◆ **Problem to work on**
Please extract every line of the material that contains the string "instances".

◆ **Dataset excerpts**
........

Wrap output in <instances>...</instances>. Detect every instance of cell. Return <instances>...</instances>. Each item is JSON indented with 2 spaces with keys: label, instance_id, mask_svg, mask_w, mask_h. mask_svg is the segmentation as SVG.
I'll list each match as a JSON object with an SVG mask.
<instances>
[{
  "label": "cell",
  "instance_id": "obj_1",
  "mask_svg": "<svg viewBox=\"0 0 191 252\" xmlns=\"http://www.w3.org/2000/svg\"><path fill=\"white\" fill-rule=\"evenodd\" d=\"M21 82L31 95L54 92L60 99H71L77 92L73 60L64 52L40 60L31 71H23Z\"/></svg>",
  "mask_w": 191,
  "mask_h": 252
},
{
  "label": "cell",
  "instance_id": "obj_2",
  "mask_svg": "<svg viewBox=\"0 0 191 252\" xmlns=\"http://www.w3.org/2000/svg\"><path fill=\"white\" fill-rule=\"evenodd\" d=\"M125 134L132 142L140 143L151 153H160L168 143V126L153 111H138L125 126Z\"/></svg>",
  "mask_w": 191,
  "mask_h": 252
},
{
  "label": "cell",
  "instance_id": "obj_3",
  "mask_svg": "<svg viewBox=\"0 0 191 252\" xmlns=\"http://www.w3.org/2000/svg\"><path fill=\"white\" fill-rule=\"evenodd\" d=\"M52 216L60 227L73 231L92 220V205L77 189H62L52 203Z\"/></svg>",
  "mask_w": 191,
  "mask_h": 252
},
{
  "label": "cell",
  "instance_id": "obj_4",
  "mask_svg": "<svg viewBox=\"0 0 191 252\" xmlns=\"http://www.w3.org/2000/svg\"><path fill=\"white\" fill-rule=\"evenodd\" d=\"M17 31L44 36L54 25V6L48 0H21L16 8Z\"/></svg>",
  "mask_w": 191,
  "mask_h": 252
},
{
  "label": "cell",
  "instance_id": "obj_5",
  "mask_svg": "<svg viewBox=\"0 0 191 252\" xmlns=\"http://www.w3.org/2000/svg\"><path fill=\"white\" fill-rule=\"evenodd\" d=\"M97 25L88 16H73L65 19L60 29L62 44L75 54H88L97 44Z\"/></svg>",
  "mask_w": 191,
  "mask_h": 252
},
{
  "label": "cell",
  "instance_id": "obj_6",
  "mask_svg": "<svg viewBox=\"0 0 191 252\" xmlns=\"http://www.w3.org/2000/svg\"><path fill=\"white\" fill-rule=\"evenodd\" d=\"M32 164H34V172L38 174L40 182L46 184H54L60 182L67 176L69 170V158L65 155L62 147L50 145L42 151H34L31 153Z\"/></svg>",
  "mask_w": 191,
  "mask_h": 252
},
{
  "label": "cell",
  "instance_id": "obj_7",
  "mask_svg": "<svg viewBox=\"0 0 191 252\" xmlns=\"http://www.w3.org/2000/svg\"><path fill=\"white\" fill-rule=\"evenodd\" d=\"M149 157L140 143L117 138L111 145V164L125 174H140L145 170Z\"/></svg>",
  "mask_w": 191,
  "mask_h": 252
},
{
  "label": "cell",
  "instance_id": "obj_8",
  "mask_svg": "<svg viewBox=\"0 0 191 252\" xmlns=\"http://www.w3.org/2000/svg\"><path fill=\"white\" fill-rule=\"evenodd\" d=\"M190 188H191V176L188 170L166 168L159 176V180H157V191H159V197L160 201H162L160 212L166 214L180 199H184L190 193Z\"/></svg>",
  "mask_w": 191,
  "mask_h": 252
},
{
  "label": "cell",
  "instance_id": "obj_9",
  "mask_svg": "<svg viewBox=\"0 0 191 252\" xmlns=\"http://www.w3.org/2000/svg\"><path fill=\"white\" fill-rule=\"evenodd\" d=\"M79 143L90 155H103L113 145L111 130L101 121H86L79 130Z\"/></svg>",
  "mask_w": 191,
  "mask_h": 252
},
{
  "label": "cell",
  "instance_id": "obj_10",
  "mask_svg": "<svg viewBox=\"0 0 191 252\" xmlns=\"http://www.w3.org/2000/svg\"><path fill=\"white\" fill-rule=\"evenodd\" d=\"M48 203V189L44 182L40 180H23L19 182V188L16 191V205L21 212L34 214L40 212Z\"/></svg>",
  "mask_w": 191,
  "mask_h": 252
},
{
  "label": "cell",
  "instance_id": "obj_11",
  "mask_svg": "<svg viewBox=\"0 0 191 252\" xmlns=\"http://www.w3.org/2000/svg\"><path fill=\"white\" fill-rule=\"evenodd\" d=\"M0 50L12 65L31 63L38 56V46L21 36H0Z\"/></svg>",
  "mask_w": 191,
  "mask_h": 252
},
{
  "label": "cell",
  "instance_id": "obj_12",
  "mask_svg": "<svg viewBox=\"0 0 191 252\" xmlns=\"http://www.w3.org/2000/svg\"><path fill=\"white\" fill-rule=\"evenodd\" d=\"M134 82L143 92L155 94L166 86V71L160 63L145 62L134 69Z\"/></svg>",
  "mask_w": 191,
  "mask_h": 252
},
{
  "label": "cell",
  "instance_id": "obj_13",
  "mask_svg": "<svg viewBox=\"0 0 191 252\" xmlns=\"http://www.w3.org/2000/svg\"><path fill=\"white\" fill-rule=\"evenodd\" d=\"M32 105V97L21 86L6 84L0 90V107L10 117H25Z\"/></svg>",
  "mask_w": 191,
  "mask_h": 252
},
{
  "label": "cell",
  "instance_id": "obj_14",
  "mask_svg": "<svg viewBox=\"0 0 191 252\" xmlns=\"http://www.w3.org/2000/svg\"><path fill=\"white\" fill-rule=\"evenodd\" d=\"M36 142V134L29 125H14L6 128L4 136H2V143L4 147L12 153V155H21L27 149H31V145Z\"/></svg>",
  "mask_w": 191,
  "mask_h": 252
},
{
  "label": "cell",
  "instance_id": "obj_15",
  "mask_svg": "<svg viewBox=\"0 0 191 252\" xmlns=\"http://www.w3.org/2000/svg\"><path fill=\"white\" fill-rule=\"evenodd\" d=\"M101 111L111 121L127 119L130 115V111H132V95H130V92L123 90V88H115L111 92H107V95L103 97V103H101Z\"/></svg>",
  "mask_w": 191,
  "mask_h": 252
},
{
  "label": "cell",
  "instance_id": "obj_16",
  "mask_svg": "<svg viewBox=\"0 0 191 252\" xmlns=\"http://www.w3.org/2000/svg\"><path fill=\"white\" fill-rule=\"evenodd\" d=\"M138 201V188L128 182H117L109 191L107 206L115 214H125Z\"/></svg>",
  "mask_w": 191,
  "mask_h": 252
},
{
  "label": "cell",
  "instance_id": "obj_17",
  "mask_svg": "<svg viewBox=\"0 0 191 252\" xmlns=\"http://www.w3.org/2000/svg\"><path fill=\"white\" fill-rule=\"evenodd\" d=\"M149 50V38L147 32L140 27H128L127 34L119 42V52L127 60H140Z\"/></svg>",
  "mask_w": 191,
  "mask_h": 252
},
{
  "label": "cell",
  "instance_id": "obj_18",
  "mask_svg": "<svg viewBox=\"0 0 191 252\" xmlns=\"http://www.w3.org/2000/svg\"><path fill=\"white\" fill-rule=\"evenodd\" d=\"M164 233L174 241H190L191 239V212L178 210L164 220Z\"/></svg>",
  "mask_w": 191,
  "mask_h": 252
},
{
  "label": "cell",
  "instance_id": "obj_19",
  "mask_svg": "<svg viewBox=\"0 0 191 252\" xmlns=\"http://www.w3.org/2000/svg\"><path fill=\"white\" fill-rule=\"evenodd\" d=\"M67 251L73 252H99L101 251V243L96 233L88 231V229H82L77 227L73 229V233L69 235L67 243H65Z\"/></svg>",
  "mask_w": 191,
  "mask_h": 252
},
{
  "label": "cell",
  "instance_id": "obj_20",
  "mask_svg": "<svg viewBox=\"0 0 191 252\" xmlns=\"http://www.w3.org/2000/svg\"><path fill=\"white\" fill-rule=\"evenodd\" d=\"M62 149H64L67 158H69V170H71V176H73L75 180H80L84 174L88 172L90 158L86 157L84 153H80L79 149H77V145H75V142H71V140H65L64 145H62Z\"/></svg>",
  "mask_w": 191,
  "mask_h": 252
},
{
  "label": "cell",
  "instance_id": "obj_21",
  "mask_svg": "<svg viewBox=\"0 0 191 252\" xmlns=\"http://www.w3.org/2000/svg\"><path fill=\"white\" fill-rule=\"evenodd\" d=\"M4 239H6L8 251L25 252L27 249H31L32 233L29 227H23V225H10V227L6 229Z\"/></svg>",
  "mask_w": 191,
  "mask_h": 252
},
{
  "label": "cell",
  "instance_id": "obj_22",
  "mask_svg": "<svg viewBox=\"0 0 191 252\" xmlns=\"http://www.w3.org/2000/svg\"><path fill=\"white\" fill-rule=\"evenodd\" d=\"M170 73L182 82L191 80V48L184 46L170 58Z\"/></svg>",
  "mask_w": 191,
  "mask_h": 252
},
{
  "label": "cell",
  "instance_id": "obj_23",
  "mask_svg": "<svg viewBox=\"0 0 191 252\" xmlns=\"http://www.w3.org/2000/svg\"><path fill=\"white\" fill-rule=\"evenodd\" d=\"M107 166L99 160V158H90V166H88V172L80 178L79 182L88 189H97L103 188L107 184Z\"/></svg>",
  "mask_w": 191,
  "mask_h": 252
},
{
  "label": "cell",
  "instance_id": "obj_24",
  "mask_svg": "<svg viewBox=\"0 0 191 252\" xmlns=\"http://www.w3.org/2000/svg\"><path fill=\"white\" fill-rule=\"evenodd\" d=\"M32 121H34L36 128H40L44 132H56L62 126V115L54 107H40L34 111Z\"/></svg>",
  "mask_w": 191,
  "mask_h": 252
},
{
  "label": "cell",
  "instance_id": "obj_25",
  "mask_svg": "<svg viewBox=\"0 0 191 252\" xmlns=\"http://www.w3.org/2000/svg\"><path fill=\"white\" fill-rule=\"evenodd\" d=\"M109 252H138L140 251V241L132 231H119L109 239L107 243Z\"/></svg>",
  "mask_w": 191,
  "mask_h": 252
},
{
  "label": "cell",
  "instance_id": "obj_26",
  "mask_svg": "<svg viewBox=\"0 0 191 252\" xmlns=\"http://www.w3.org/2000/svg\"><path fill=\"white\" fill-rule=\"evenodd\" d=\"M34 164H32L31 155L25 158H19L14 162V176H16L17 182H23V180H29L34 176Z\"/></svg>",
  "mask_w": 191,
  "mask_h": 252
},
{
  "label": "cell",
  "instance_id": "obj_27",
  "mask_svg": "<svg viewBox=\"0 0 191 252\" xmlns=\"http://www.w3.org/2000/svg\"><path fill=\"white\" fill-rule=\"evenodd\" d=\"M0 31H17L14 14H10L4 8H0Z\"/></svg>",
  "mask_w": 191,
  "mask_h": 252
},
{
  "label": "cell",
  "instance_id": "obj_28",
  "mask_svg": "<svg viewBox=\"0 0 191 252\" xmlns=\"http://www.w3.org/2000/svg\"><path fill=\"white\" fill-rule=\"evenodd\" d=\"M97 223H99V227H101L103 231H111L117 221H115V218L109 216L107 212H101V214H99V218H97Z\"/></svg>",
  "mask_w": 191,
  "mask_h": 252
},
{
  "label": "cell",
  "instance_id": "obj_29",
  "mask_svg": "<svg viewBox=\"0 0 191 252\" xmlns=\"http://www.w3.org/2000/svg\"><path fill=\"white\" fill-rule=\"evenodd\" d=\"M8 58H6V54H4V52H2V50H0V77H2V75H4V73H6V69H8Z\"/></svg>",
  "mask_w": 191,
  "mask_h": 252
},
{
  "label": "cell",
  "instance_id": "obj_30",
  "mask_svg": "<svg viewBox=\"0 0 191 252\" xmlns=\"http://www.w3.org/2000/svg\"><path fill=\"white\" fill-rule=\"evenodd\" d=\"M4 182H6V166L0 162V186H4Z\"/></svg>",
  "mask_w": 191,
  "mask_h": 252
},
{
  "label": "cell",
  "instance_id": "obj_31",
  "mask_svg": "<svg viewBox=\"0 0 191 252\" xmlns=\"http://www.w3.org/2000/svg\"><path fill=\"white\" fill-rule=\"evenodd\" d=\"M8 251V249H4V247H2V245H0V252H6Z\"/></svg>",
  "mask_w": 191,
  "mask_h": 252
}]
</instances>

........

◆ **Worked solution**
Wrap output in <instances>...</instances>. Detect every instance of cell. Return <instances>...</instances>. Each item is JSON indented with 2 spaces with keys: label, instance_id, mask_svg, mask_w, mask_h. mask_svg is the segmentation as SVG.
<instances>
</instances>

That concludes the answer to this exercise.